I am paying for that data, am I not? All the major broadband providers have, to my knowledge, data caps on their plans. Why are they allowed to sell me a 95GB plan and then turn around and slow me down because I try to use what I pay for?
Brian,
If your contract with your ISP entitles you to 95 GB of data/month in any packet size you like whenever you like, and it then does not honor that promise, then your ISP is in breach of contract. The question I am addressing, however, is different: Can an ISP even insert in the contract that the 95 GB of data does not include P2P or a provision capping P2P or other sources at some number under the 95 GB? Proponents of net neutrality argue that the ISP shouldn't even be allowed to discriminate this way if they're open about it.
(It appears from the DC Circuit opinion that Comcast itself did not tell its subscribers that it was going to interfere with P2P apps, so it might have been in breach of contract under the analysis above. However, the FCC policy would have disallowed Comcast's approach even if it were fully announced in advance.)
I don't know enough about the technical side of the issue to be very confident in this, but it does strike me as at least plausible that certain kinds of use, even if under the total cap, would tie up the network more than others.
I suspect Net Neutrality, though something I generally support, is or will shortly be, mostly irrelevant. In my locality, I have more than a dozen options for broadband service (listing them out quickly in my head - i can think of 3 options that match my current service in bandwidth and 14 that are legitimately high bandwidth). I suspect that has something to do with being in the second largest metropolitan area, but it is hardly the only reason. Even most small towns will have at least three options - one or more DSL providers, one or more cable providers and several cell options. Additionally, pretty much everyone has the satellite option, but that does largely - well lets say it barely qualifies as broadband.
If my current service provider alters its policies such that it no longer serves my needs, there are at least a dozen others - of various quality - from which I can choose. I suspect that will never happen, as bandwidth in both cable (what I have) and fiber-optic are so far above what we use right now that I don't see the point. But if it does, I can very easily go elsewhere. I suspect most persons are in a similar situation.
In particular, those unhappy with comcast should simply leave it for one of several other options.
Paul raises a fair point but I'm a bit concerned about stickiness. Changing ISPs is not a gigantic hassle but it's not totally costless. I suspect that a fair number of people stick with an ISP long after they have better, cheaper options. Yes, the market eventually sorts these things out, but it takes a while: Think about how long it took for AOL's ISP business to dry up.
It's also possible that today's competition in the ISP market could lead to tomorrow's oligopoly. If some technology proves very much better than the alternatives, and if that technology is a natural monopoly or even oligopolistic, we could end up with a small number of choices. Something like this has happened in the mobile phone market over the last 20 years.
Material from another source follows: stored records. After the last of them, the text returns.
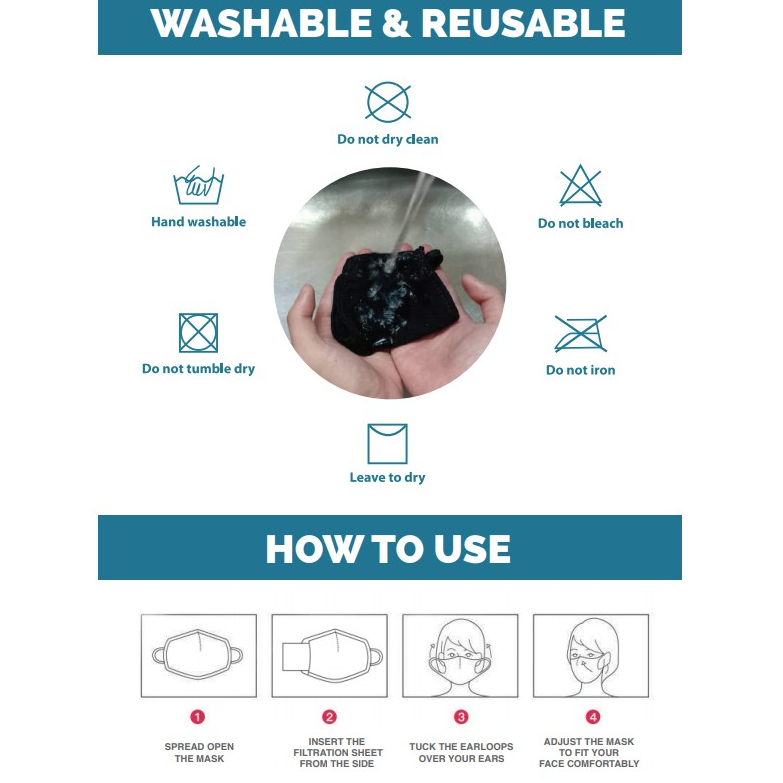 WASHABLE & REUSABLE

Do not dry clean

Hand washable

Do not bleach

Do not tumble dry

Do not iron

Leave to dry

HOW TO USE

1
SPREAD OPEN THE MASK

2
INSERT THE FILTRATION SHEET FROM THE SIDE

3
TUCK THE EARLOOPS OVER YOUR EARS

4
ADJUST THE MASK TO FIT YOUR FACE COMFORTABLY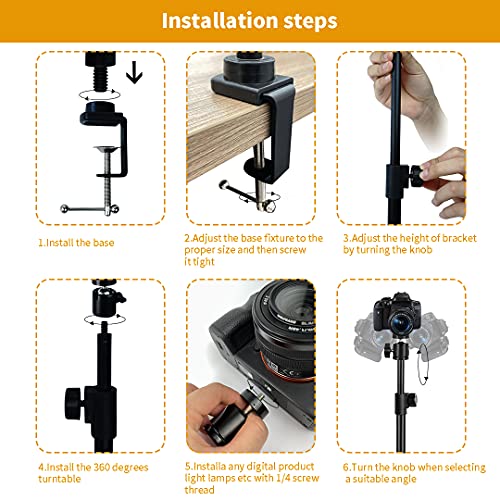 Installation steps

1.Install the base

2.Adjust the base fixture to the proper size and then screw it tight

3.Adjust the height of bracket by turning the knob

4.Install the 360 degrees turntable

5.Installa any digital product light lamps etc with 1/4 screw thread

6.Turn the knob when selecting a suitable angle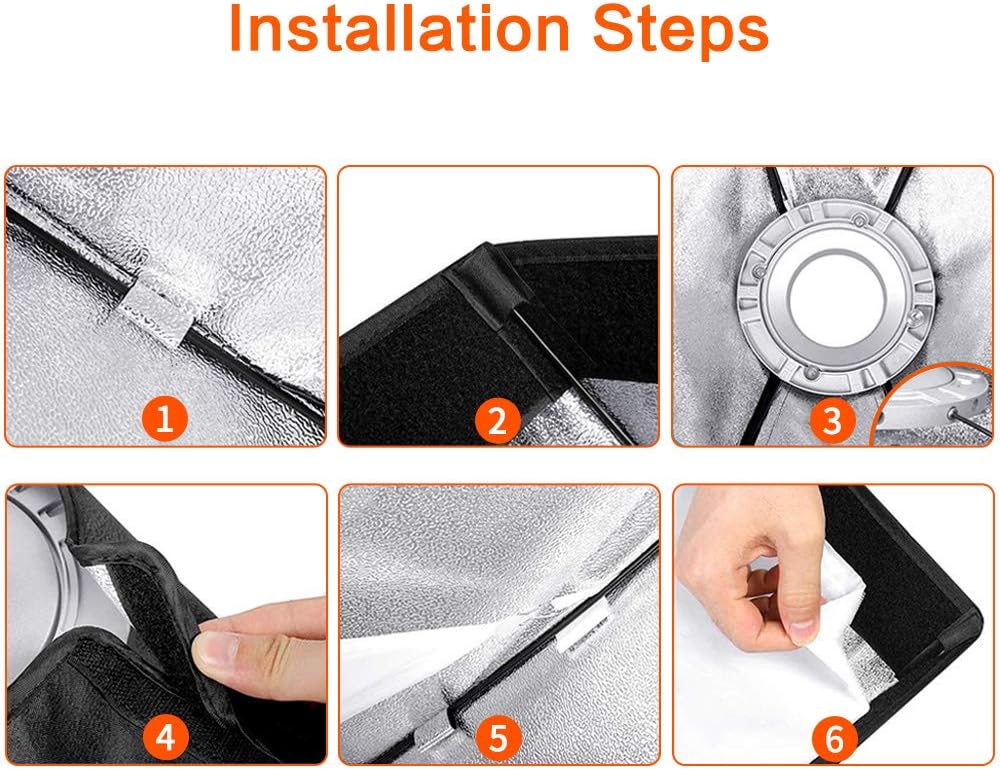 Installation Steps

1

2

3

4

5

6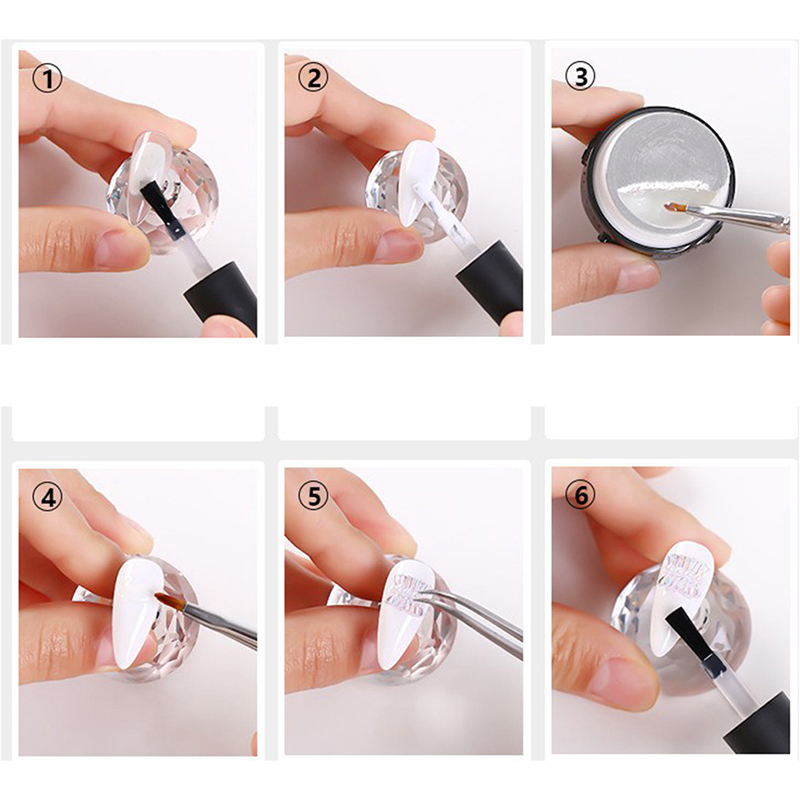 ①

②

③

④

⑤

⑥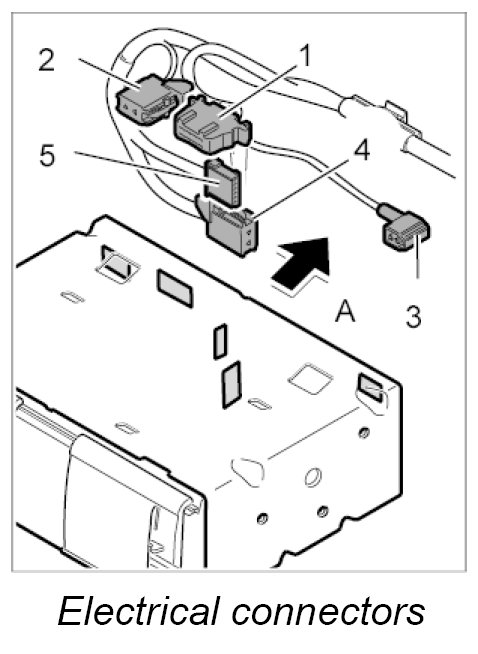 2
1
5
4
A
3

Electrical connectors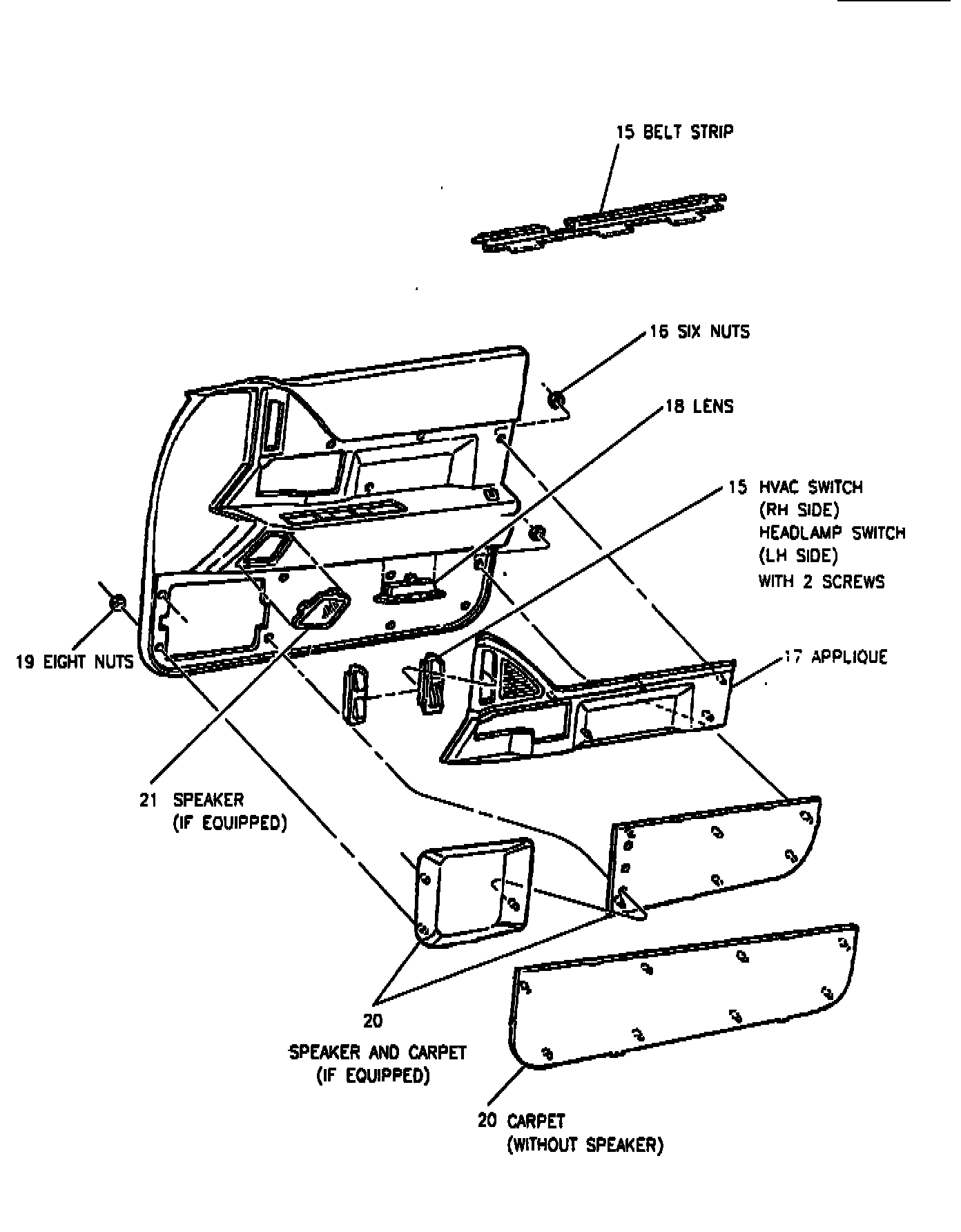 15 BELT STRIP

16 SIX NUTS

18 LENS

15 HVAC SWITCH (RH SIDE) HEADLAMP SWITCH (LH SIDE) WITH 2 SCREWS

19 EIGHT NUTS

17 APPLIQUE

21 SPEAKER (IF EQUIPPED)

20

SPEAKER AND CARPET (IF EQUIPPED)

20 CARPET (WITHOUT SPEAKER)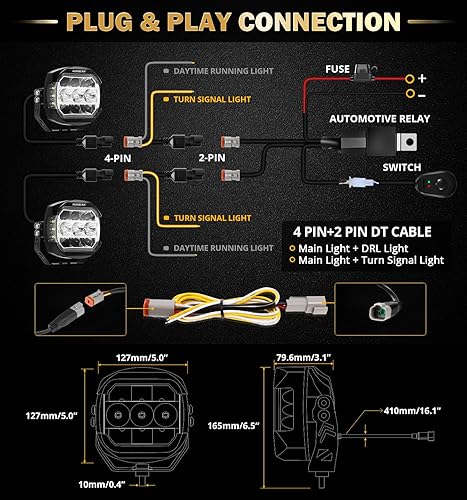 PLUG & PLAY CONNECTION

DAYTIME RUNNING LIGHT

TURN SIGNAL LIGHT

FUSE

+

−

AUTOMOTIVE RELAY

4-PIN

2-PIN

SWITCH

TURN SIGNAL LIGHT

DAYTIME RUNNING LIGHT

4 PIN+2 PIN DT CABLE

Main Light + DRL Light

Main Light + Turn Signal Light

127mm/5.0"

127mm/5.0"

10mm/0.4"

79.6mm/3.1"

165mm/6.5"

410mm/16.1"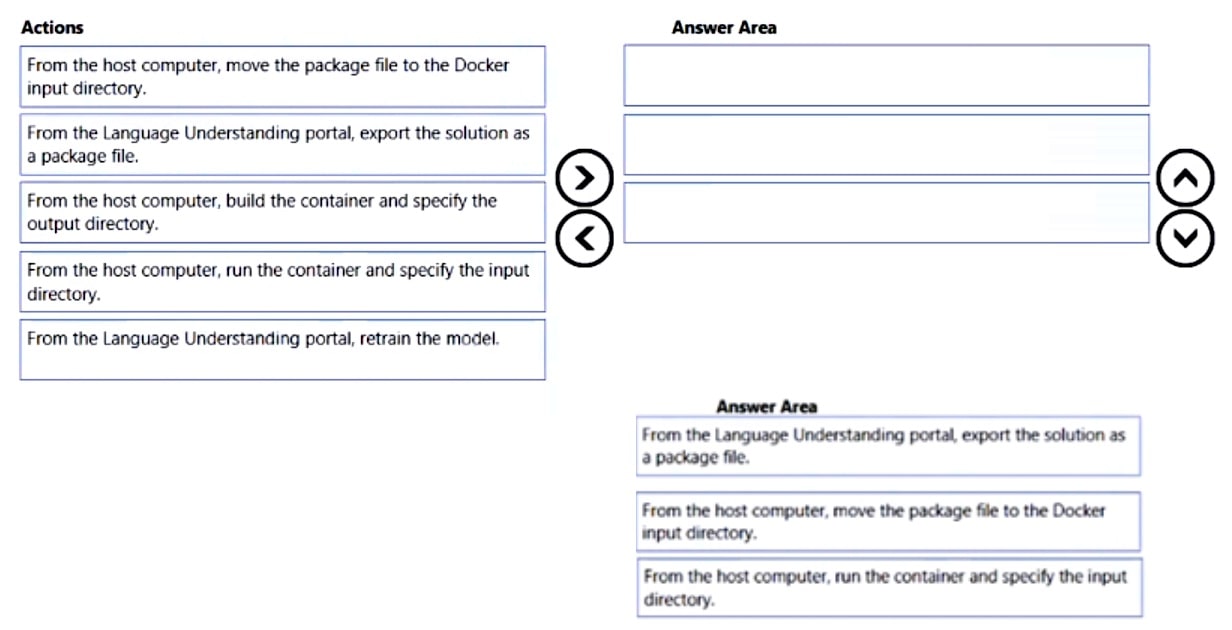 Actions

From the host computer, move the package file to the Docker input directory.

From the Language Understanding portal, export the solution as a package file.

From the host computer, build the container and specify the output directory.

From the host computer, run the container and specify the input directory.

From the Language Understanding portal, retrain the model.

Answer Area

Answer Area

From the Language Understanding portal, export the solution as a package file.

From the host computer, move the package file to the Docker input directory.

From the host computer, run the container and specify the input directory.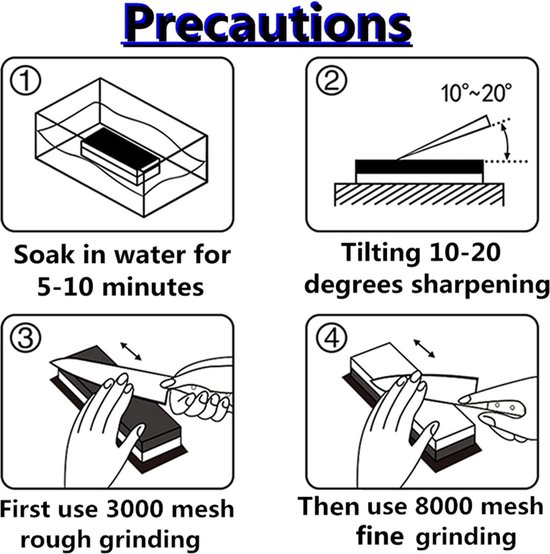 Precautions

①

Soak in water for 5-10 minutes

②

10°~20°

Tilting 10-20 degrees sharpening

③

First use 3000 mesh rough grinding

④

Then use 8000 mesh fine grinding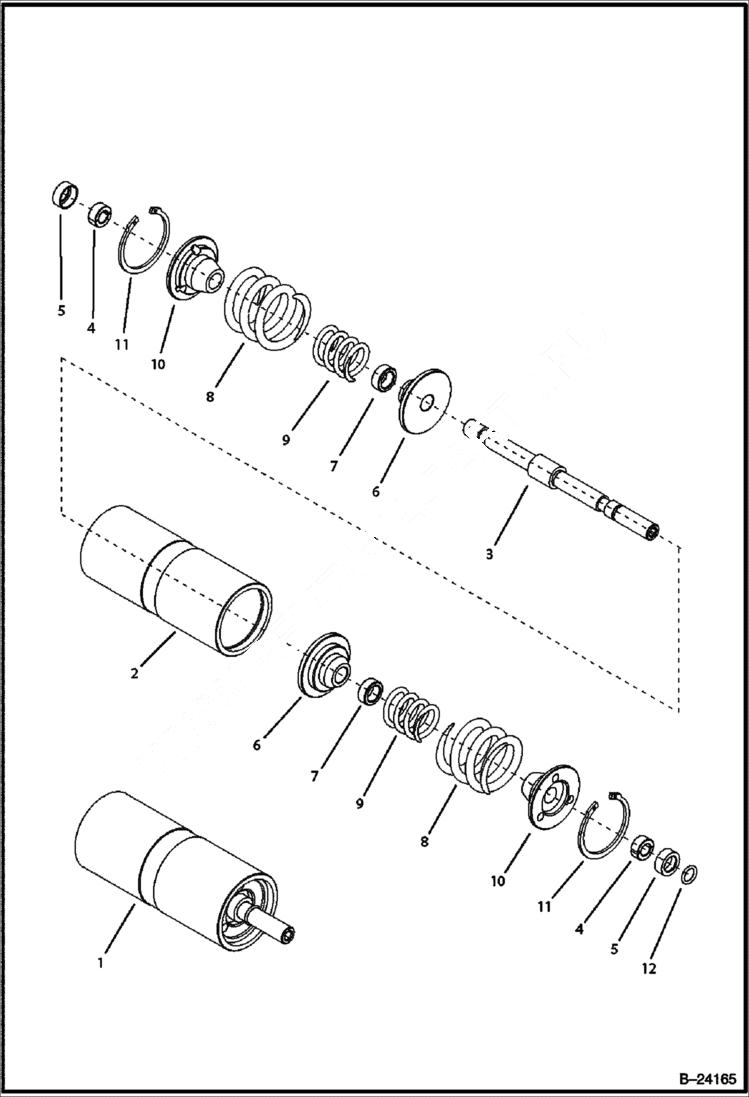 5
4
11
10
8
9
7
6
3
2
6
7
9
8
10
11
4
5
12
1
B–24165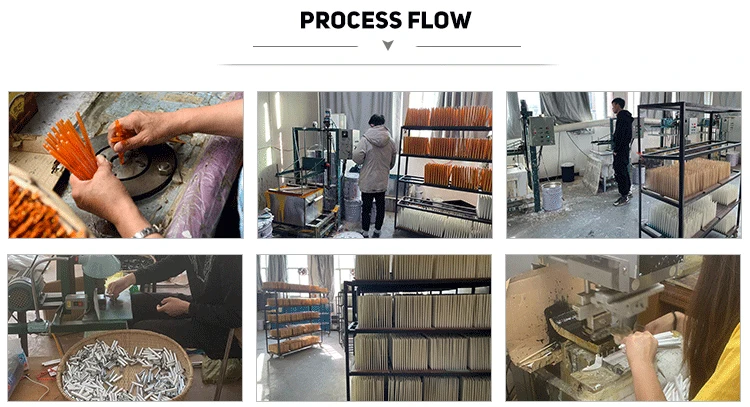 PROCESS FLOW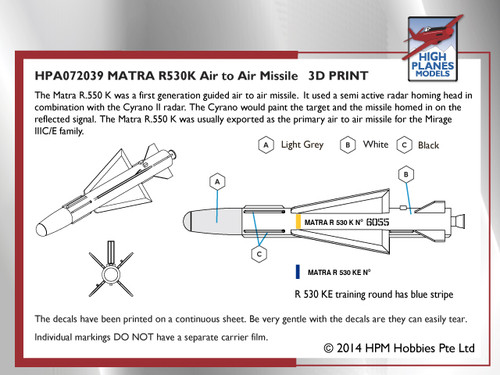 HIGH PLANES MODELS

HPA072039 MATRA R530K Air to Air Missile 3D PRINT

The Matra R.550 K was a first generation guided air to air missile. It used a semi active radar homing head in combination with the Cyrano II radar. The Cyrano would paint the target and the missile homed in on the reflected signal. The Matra R.550 K was usually exported as the primary air to air missile for the Mirage IIIC/E family.

A Light Grey B White C Black

A

B

MATRA R 530 K N° 6055

C

MATRA R 530 KE N°

R 530 KE training round has blue stripe

The decals have been printed on a continuous sheet. Be very gentle with the decals are they can easily tear.

Individual markings DO NOT have a separate carrier film.

© 2014 HPM Hobbies Pte Ltd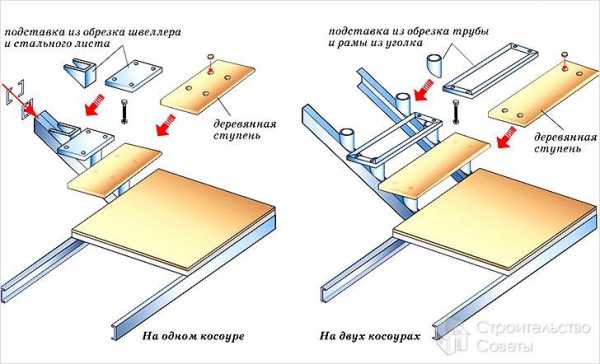 подставка из обрезка швеллера и стального листа

деревянная ступень

На одном косоуре

подставка из обрезка трубы и рамы из уголка

деревянная ступень

На двух косоурах

Строительство Советы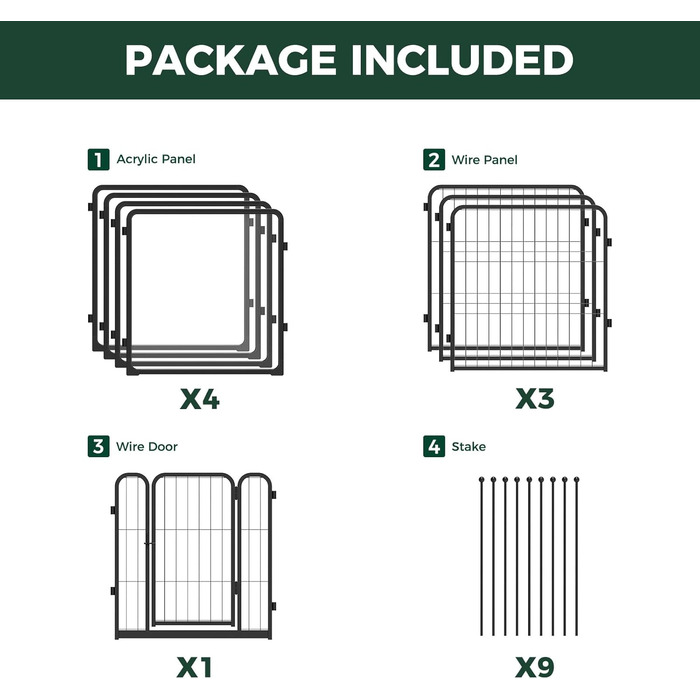 PACKAGE INCLUDED

1 Acrylic Panel

X4

2 Wire Panel

X3

3 Wire Door

X1

4 Stake

X9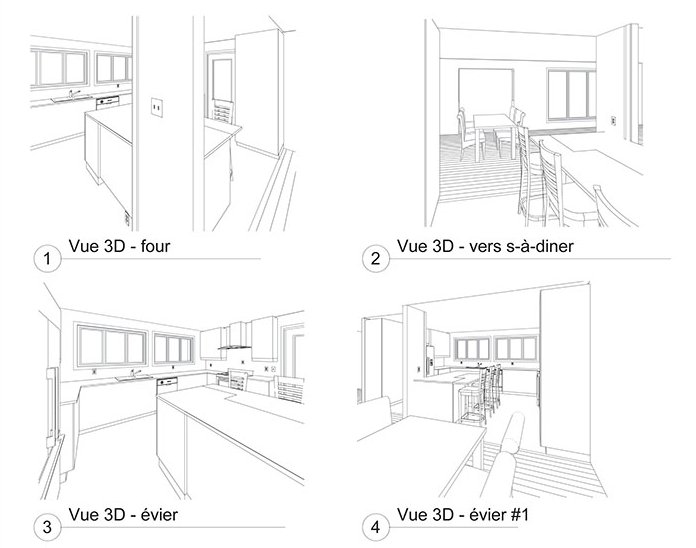 1 Vue 3D - four

2 Vue 3D - vers s-à-diner

3 Vue 3D - évier

4 Vue 3D - évier #1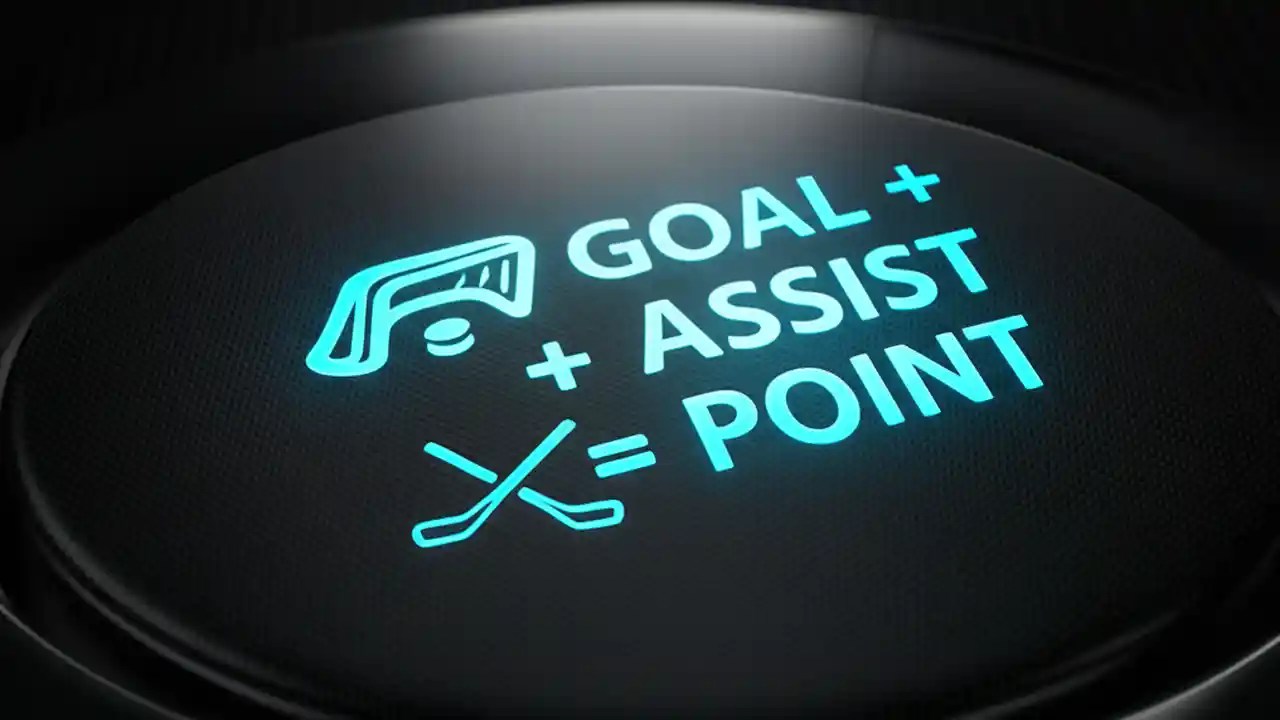 GOAL +
+ ASSIST
= POINT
I'd like to suggest that things are not nearly as clean as the opinion makes them sound. Although the opinion seemingly went out of its way to avoid the issue, there is a substantial "content censorship" issue lurking there... and it's hinted at by the timing of Comcast's announcement of its intent to throttle bandwidth compared to its interest an acquiring cable TV channels.
I do agree that the best solution is for Congress to amend the bloody statute, as I have to reluctantly conclude that the opinion yesterday is the "best of bad alternatives" interpretation of the FCC's statutory authority. That said, we also need to be careful, given recent reconsolidation of distribution channels with production sources -- ignoring the quarter-century antitrust effort against Hollywood studios owning cinemas, that we don't ignore the messiness of mixed-motive bandwidth throttling.